Garry Tonon was one of the pioneers of ONE Championship’s submission grappling scene, having competed in the promotion’s first Brazilian Jiu-Jitsu match.
What Tonon and Shinya Aoki started has turned into a full-blown grappling revolution, with ONE Championship fully embracing the submission arts as of late.
In an interview with The Jakarta Post, Tonon said he’s happy with how submission grappling has exponentially grown under ONE Championship and how the promotion continues to push BJJ.
Garry Tonon said:
“It's been years since that match, but that's how I kind of got my foot in the door. I'm glad that now they're really implementing it and making it a big part of [ONE]. It's raising the level of our sport. Man, it's kind of been my life story, as far as influencing professional grappling, and the opportunities everybody has.”
Tonon and Aoki were the first to compete in a pure submission match in ONE Championship. The two faced each other in May 2017 with Tonon taking the victory.
Since that match, ONE Championship has had four more submission grappling matches with two of those bouts happening at the promotion’s 10th anniversary show, ONE X.
Tonon, a five-time Eddie Bravo Invitational champion, has certainly helped develop the sport not just in the grappling scene but also in the mainstream.
The 30-year-old, however, isn’t convinced that he’ll be remembered for what he’s done for the sport.
“I don't know if 10 years from now anybody's going to realize how instrumental of a part I played in putting professional grappling on the mat. I'm sure they'll watch my matches. [But] the next guy that goes to train or compete, it's probably very unlikely that they're going to realize that the professional landscape of the sport is where it is because of specific athletes.”

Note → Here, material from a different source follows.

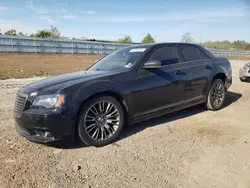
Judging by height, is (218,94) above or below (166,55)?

Garry Tonon stepping into his second submission grappling match at ONE Championship
From starting the trend, to continuing its development, Tonon will compete in his second submission grappling match under ONE Championship.
Tonon will welcome BJJ protege Tye Ruotolo into the promotion when the two lock horns at ONE 157: Petchmorakot vs. Vienot.
It’s a classic case of veteran versus upstart, with Tonon being 11 years the elder of Ruotolo.
Ruotolo, however, isn’t all youth. The 19-year-old owns a WNO title and was the youngest person to reach an ADCC final in 2019 when he was just 16-years-old.